▶ **Verilen Metin**:
>>

Bu durumda, yürütülen faaliyetin motivasyon öğesi olarak, gündelik gelişmelere yetişmek (gerçekte yalnızca ardından sürüklenmek) ve bu çaba içinde elde edilecek küçük başarılarla yenilgi döneminde büyük darbe yemiş moral dayanakları bir ölçüde onarmak kaygısı kalmıştı geriye.
Kendiliğindencilik en vurucu ifadesini, ‘87 sonrasının moda eğilimi haline gelen “sınıf yönelimi”nde buldu. Devrimci hareketin alışılagelmiş halkçı jargonu bir anda değişti. İşçi sınıfı vurgusu en geri kesimlerde bile belirgin bir tutuma dönüştü. Türkiye devrimci hareketi işçi sınıfını nihayet keşfetmişti. Ne var ki, EKİM’in zamanında ve her vesileyle vurguladığı gibi, burada popülist platformdan köklü bir kopuş ve gerçek bir ideolojik ilerleme değil, fakat yalnızca kendiliğinden yaşanan bir pratik yönelim vardı. Zira sahnede yalnızca işçiler vardı ve siyasal faaliyet için etkileyici bir çekim alanı oluşturuyorlardı.(123)
Bu kadarının bile, artık yüksek sesle savunulamaz hale gelen popülist ideolojik mevzilerde hayli gedikler açtığı, bu mevzileri iyiden iyiye yıprattığı, elbette bir gerçektir. Böyle olmakla birlikte, sorgulanıp açık bir eleştirinin konusu haline getirilmediği sürece, özü işçi sınıfının kapitalist toplum içindeki yerini ve tarihsel devrimci misyonunu yerli yerine oturtamamakta ifadesini bulan eski kavrayış, bir “sistem” olarak varlığını sürdürecekti. Bir süre için küllenmiş bu 20 yıllık bilincin sahneye yeniden sökün etmesi için, işçi hareketinin birazcık duraklaması, öğrencilerde umut vaadeden hafiften bir hareketlenme, ya da örneğin köylülük ve küçük-burjuvazinin toplumsal ağırlığını oluşturduğu Kürt ulusal hareketinin ezici bir baskısı, fazlasıyla yeterdi de artardı. Nitekim bunun son iki yılda örnekleri fazlasıyla görüldü.

<<

▶ **Veri Seti İçeriği**:
>>

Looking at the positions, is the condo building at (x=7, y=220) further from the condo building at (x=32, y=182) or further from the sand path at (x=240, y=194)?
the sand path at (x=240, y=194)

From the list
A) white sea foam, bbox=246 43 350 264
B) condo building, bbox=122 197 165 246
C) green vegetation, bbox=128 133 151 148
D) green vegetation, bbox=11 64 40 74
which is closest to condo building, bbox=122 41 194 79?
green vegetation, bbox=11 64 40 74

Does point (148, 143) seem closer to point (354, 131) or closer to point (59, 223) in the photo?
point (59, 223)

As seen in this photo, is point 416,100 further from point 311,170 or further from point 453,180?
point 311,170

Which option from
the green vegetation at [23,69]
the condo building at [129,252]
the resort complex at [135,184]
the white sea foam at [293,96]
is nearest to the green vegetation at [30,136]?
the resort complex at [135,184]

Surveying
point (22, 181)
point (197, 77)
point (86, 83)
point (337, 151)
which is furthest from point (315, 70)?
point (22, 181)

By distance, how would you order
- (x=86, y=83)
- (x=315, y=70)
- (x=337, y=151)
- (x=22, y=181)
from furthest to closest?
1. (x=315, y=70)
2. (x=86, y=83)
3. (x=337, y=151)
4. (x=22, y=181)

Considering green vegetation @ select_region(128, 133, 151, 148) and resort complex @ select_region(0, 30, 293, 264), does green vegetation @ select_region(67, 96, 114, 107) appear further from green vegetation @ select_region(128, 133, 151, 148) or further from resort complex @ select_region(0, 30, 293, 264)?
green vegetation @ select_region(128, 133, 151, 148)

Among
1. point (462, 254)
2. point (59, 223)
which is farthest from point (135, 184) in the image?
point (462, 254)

<<

▶ **Yönergeler**:
- 1) Verilen metni "Kendiliğindencilik en vurucu" sözlerinden başlayıp "çekim alanı oluşturuyorlardı.(123)" sözleri de dahil olmak üzere yeniden yazın, ama "işçiler" ifadesinin yerine "emekçiler" koyun.
- 2) Verilen metne göre kendiliğindencilik en vurucu ifadesini nerede buldu?
Satırların verilen metinle hiçbir ilgisi yok.

▶ **Örnek Cevaplar**:
- 1)
Kendiliğindencilik en vurucu ifadesini, ‘87 sonrasının moda eğilimi haline gelen “sınıf yönelimi”nde buldu. Devrimci hareketin alışılagelmiş halkçı jargonu bir anda değişti. İşçi sınıfı vurgusu en geri kesimlerde bile belirgin bir tutuma dönüştü. Türkiye devrimci hareketi işçi sınıfını nihayet keşfetmişti. Ne var ki, EKİM’in zamanında ve her vesileyle vurguladığı gibi, burada popülist platformdan köklü bir kopuş ve gerçek bir ideolojik ilerleme değil, fakat yalnızca kendiliğinden yaşanan bir pratik yönelim vardı. Zira sahnede yalnızca emekçiler vardı ve siyasal faaliyet için etkileyici bir çekim alanı oluşturuyorlardı.(123)

- 2) ‘87 sonrasının moda eğilimi haline gelen “sınıf yönelimi”nde buldu.